7. The display device according to claim 5, wherein the data transforming module generates the at least one data transforming signal according to the at least one original image data of the M pixel units and the at least one partitioning signal.

8. The display device according to claim 5, wherein N is greater than or equal to 2.

9. A display method, comprising: partitioning M pixel units of a display panel into N pixel-unit groups and generating at least one partitioning signal by a partitioning module; receiving at least one original image data of the M pixel units by a data transforming module; generating at least one data transforming signal by the data transforming module according to the at least one original image data of the M pixel units; inputting the at least one data transforming signal into a data driver; inputting the at least one data transforming signal to the M pixel units by the data driver and inputting at least one scanning signal to the M pixel units by a scanning driver; and lighting up each of the N pixel-unit groups sequentially and respectively for one frame of X frames of an image period.

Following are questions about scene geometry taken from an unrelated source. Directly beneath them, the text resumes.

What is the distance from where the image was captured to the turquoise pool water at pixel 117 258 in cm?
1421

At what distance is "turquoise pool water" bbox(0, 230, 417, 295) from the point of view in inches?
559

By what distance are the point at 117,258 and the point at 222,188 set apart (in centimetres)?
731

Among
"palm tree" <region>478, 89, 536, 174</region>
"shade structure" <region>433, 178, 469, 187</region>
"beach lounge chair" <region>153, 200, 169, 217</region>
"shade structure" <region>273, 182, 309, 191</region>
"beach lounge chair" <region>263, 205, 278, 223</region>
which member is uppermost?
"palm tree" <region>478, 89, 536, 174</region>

10. The display method according to claim 9, wherein the partitioning module generates the N pixel-unit groups according to a random number table.

11. The display method according to claim 9, wherein the data transforming module generates the at least one data transforming signal according to the at least one original image data of the M pixel units and the at least one partitioning signal.

12. The display method according to claim 9, wherein N is greater than or equal to 2.